Chine : le nouveau gouvernement de Xi Jinping

Les 4 nouveaux vice-premiers ministres chiniois : Han Zheng (à la tribune), Hu Chunhua (à gauche), Sun Chunlan et Liu He (à droite) prêtent serment sur la Constitution lors de la session annuelle de l'Assemblée nationale populaire, dans le Grand Hall du Peuple à Pékin, le 19 mars 2008. (Source : South China Morning Post)
Les 4 nouveaux vice-premiers ministres chiniois : Han Zheng (à la tribune), Hu Chunhua (à gauche), Sun Chunlan et Liu He (à droite) prêtent serment sur la Constitution lors de la session annuelle de l'Assemblée nationale populaire, dans le Grand Hall du Peuple à Pékin, le 19 mars 2008. (Source : South China Morning Post)
Wang Qishan vice-président, Li Keqiang plus marginalisé que jamais à la tête du gouvernement, Liu He en bras droit de Xi sur l’Économie… La XIIIème Assemblée nationale populaire a fait connaître les nouveaux arrivants au Conseil des affaires d’État, le nom officiel du gouvernement chinois. De quoi tracer les contours de l’administration de Xi Jinping. Une administration dont il contrôle à présent parfaitement la destinée.

Le Conseil d’État

L’équation n’a pas été si facile pour Xi Jinping. En ce mois de mars, le président chinois aurait bien aimé remplacer Li Keqiang au poste de Premier ministre par un de ses alliés proches. Mais les personnes compétentes dans ce domaine et qui soutiennent Xi sont soit trop vieux (Liu He), soit trop jeunes (Ding Xuexiang). Le 19 mars dernier, le chef du gouvernement a ainsi dévoilé le nom des quatre nouveaux vice-premiers ministres pour la période 2018-2023 : Han Zheng – membre du comité permanent, il sera vice-premier ministre exécutif – suivis dans l’ordre hiérarchique de Sun Chunlan, Hu Chunhua et Liu He.
*Han remplace Zhang Gaoli et Sun Chunlan remplace Liu Yandong.

Travail à faire -
A. Dans l'article sur le gouvernement de Xi Jinping, condensez sous forme de liste le paragraphe qui commence par « L'équation n'a pas été si facile », sans perdre ses faits principaux.
B. Poursuivez l'article sur le gouvernement de Xi Jinping en reprenant après sa dernière phrase.

Fiches de données -
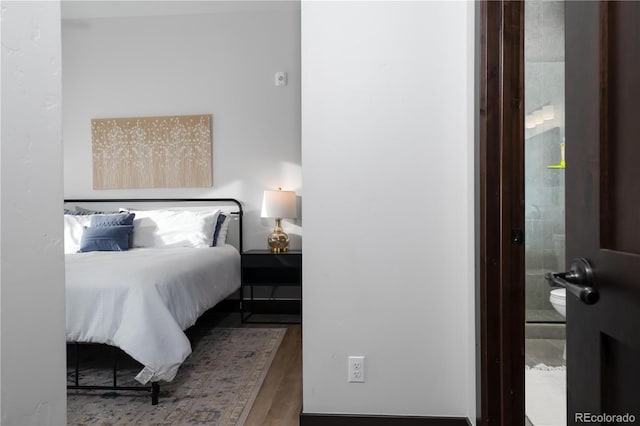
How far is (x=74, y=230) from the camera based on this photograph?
390 cm

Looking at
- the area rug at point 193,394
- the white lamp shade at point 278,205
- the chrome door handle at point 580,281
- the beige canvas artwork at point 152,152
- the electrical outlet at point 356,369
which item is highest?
the beige canvas artwork at point 152,152

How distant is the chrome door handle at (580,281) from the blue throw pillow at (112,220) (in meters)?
3.68

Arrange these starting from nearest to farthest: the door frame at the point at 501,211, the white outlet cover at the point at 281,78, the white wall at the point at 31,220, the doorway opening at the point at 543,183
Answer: the white wall at the point at 31,220 → the door frame at the point at 501,211 → the doorway opening at the point at 543,183 → the white outlet cover at the point at 281,78

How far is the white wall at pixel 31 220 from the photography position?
885 millimetres

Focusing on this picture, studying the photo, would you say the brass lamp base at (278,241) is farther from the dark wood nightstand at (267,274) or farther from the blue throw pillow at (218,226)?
the blue throw pillow at (218,226)

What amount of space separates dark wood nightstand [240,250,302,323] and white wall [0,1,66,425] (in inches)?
111

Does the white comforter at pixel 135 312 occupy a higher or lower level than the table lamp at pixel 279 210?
lower

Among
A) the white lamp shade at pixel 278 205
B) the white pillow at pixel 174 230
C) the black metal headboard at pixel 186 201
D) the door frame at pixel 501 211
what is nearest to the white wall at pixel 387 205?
the door frame at pixel 501 211

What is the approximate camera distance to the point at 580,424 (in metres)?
0.85

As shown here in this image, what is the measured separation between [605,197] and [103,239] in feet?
12.1

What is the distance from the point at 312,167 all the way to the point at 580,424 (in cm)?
135

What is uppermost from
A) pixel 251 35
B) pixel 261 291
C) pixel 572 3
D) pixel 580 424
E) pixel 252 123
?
pixel 251 35

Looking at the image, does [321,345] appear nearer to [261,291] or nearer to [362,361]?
[362,361]

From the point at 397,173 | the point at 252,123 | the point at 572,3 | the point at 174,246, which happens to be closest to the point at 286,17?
the point at 252,123
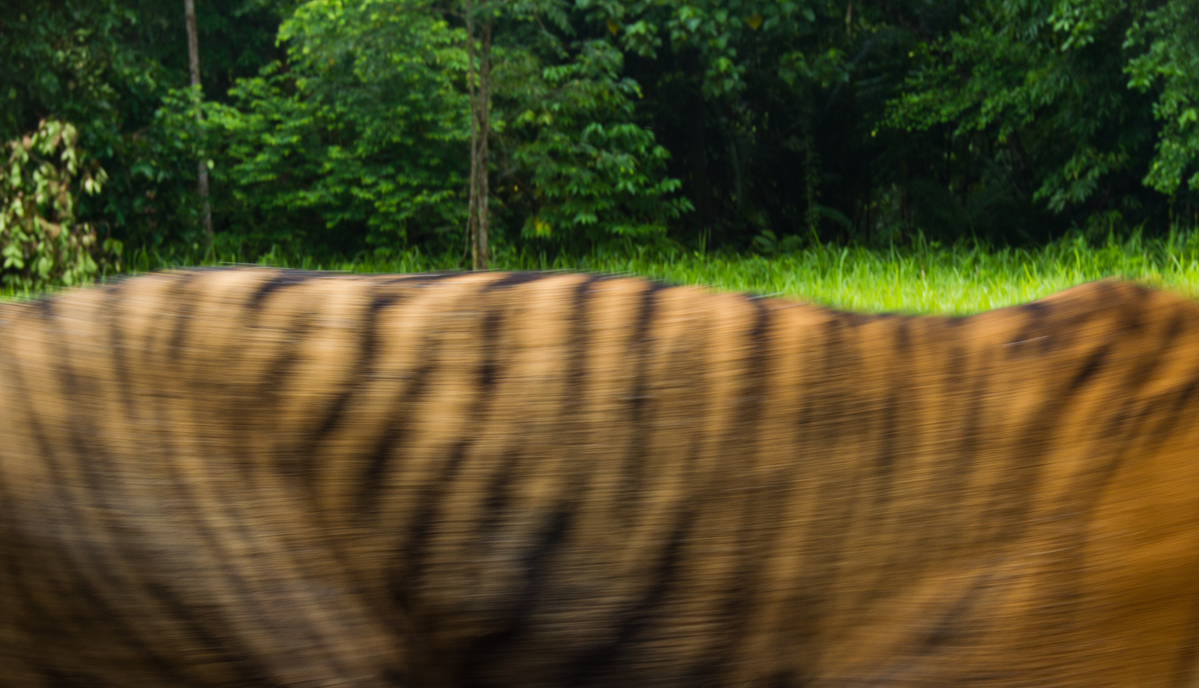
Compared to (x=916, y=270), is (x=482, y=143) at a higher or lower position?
higher

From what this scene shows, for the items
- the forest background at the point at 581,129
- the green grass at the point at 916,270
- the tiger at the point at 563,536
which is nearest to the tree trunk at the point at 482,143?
the forest background at the point at 581,129

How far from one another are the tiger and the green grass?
1.34 feet

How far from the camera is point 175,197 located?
995 centimetres

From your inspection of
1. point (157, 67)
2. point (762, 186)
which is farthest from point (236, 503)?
point (762, 186)

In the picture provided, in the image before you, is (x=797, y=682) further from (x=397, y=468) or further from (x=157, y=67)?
(x=157, y=67)

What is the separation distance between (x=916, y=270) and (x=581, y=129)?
5.30 meters

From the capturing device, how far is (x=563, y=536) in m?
0.87

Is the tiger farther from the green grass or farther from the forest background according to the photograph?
the forest background

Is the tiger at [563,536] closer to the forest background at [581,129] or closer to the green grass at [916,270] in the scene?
the green grass at [916,270]

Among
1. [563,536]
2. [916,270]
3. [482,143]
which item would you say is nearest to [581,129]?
[482,143]

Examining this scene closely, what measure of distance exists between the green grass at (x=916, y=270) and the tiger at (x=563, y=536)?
41 centimetres

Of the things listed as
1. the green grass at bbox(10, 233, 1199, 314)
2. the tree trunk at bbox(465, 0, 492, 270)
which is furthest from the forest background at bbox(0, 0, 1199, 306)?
the green grass at bbox(10, 233, 1199, 314)

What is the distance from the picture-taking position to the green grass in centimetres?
480

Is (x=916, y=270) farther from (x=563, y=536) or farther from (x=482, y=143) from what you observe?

Corrigé de l'exercice -
A.
- En mars, Xi Jinping aurait voulu remplacer le Premier ministre Li Keqiang par un de ses alliés proches.
- Ses soutiens compétents dans ce domaine étaient soit trop vieux (Liu He), soit trop jeunes (Ding Xuexiang).
- Le 19 mars, le chef du gouvernement a dévoilé les quatre nouveaux vice-premiers ministres pour 2018-2023.
- Dans l'ordre hiérarchique : Han Zheng (membre du comité permanent, vice-premier ministre exécutif), puis Sun Chunlan, Hu Chunhua et Liu He.

B.
• Han Zheng (64 ans) sera en charge notamment des finances, des réformes, des ressources naturelles, de la protection environnementale et de la construction* ;
• Sun Chunlan (68 ans) sera en charge de l’éducation, de la culture et de l’hygiène ;
• Hu Chunhua (55 ans) – qui vient prendre la place de Wang Yang – sera en charge de l’agriculture, du contrôle des eaux, du commerce et du tourisme, pour ne citer qu’eux ;
• Liu He (66 ans), en remplacement de Ma Kai, sera responsable de l’industrie, des transports, des ressources humaines et de la sécurité sociale.
Prévisible, cette assemblage soulève quand même des questions sur les objectifs de Xi Jinping. Car le président chinois demeure à la tête de quatre petits groupes dirigeants clés : 1) les réformes « profondes » ; 2) la cybersécurité et l’information; 3) la finance et l’économie; 4) les affaires étrangères.
Outre Liu He, les autres vice-premiers ministres choisis ont très peu d’expérience en matière d’économie. Même si Liu prétend avoir des visions similaires à celle de Zhu Rongji, il a critiqué à plusieurs reprises l’administration de Li Keqiang pour l’accroissement de la dette. C’est lui malgré tout Liu He qui aura pour mission, en tant qu’allié de Xi et directeur de l’unité de travail sur les finances, de transformer dans les mois qui viennent le secteur financier chinois.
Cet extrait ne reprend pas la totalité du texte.